Joint 120th Annual Cordilleran/74th Annual Rocky Mountain Section Meeting - 2024

Paper No. 5-3
Presentation Time: 8:45 AM

LARGE TSUNAMI IN THE SALISH SEA: GEOLOGICAL EVIDENCE FROM LILY POINT, POINT ROBERTS, WASHINGTON STATE AND POTENTIAL GENERATION MECHANISMS


BRUGMAN, Melinda M., Revelstoke, BC V0E 2S0, Canada

New evidence for a large tsunami at Lily Point at Point Roberts in Washington State in the southern Georgia Strait portion of the Salish Sea, includes rip-ups, differential fluidization, injection squirts, wave-induced liquefaction, distinctive cross-bedding, massive graded-bedding, overlapping unconformities and flame structures. Sediment composition and organic matter allow estimation of timing, sequence, and size of waves. These can only be explained by a tsunami arriving from the south during the last interglacial period.

A large nearby earthquake-induced tsunami and/or major undersea landslide off the Fraser delta with wave heights of 10 to 50 m or more would explain the observed features. Minimal evidence for tsunami deposits found nearby suggest that the tsunami potentially resulted from repeated ruptures of a nearby large fault or delta failure. Evidence suggests this type of large event is rare. However, near Boundary Bay, the recurrence period may have been a few thousand years during the Holocene.

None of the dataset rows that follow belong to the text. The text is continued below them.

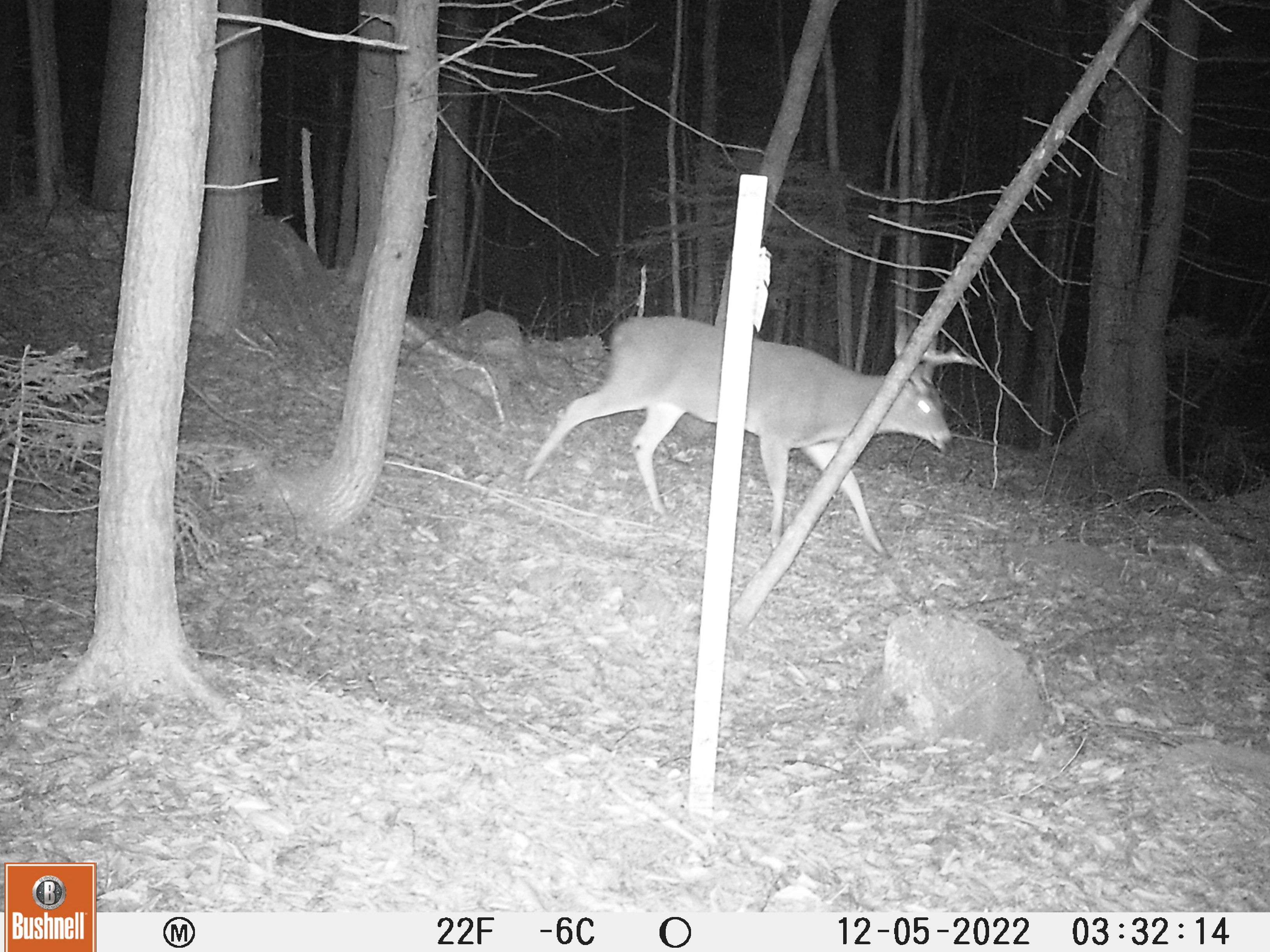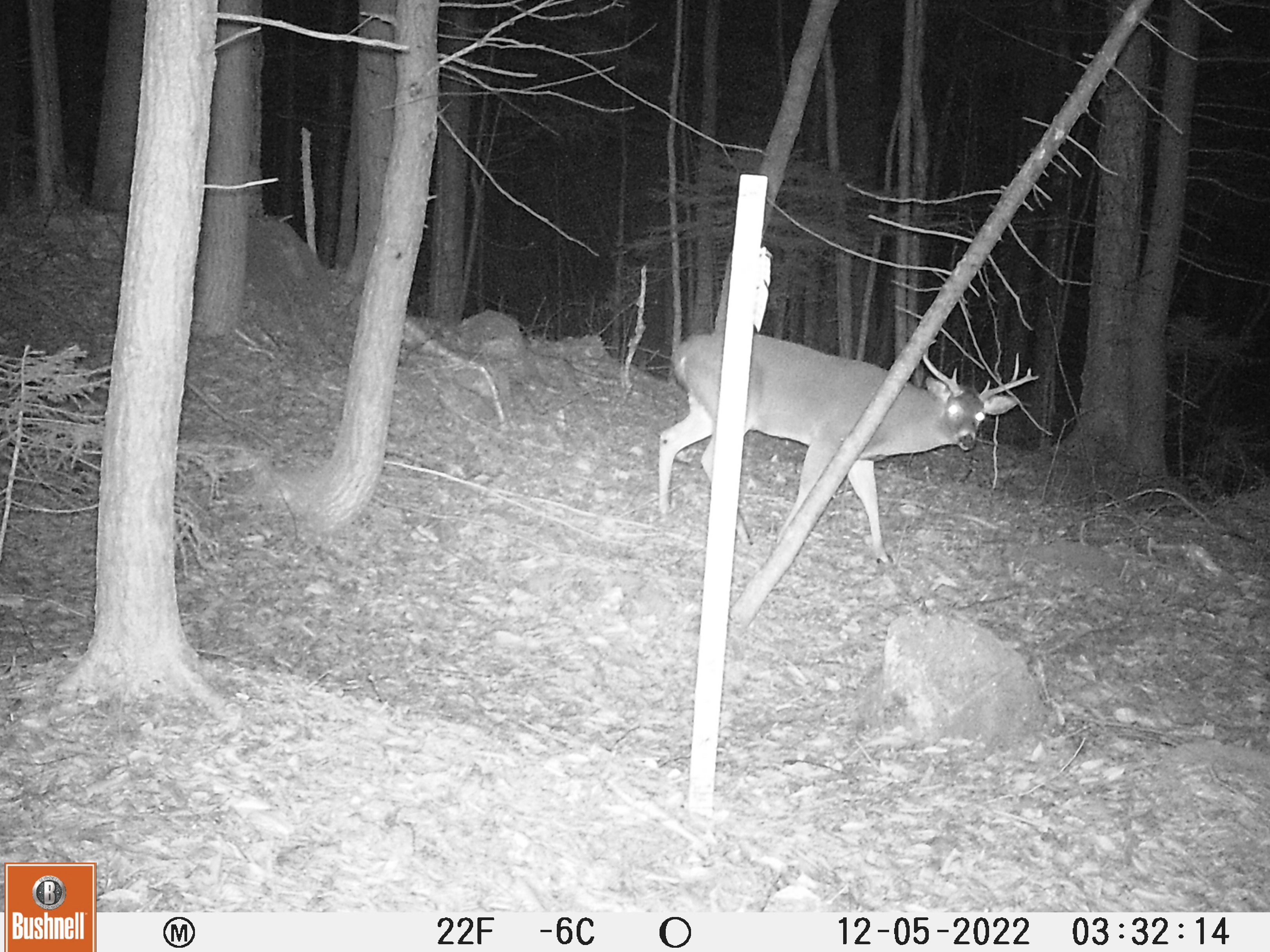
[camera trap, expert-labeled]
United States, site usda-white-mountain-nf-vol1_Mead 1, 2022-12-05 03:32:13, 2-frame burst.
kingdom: Animalia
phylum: Chordata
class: Mammalia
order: Artiodactyla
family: Cervidae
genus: Odocoileus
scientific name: Odocoileus virginianus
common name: white-tailed deer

This paper examines several sources for the tsunami, including a potential large landslide off the north side of Orcas Island. However, the modeled size is insufficient to explain the Lily Point deposit features unless the landslide was much larger than modeled. The deposits also suggest more recent large waves, as well as a large traction flow which likely moved along a paleo shoreline towards the northwest. These features are all likely from the same event or series of events and preserved due to higher sea levels during the last interglacial period. The Lily Point deposit features cannot be explained by large glacial outburst floods down the Fraser River at the end of the ice age, nor by a large lahar from ancient eruptions of Mt Baker due to deposit age and composition. Absent a meteorite impact, it’s more likely a large earthquake tsunami originating along the Fraser Delta fault or similar nearby unmapped fault, caused the Lily Point deposits. The potential for future tsunamis demonstrates our need to improve our understanding of faults capable of causing tsunamis. The region may need an early warning system for landslides and active faults, along with public education and vertical evacuation areas for tsunamis of tens of meters.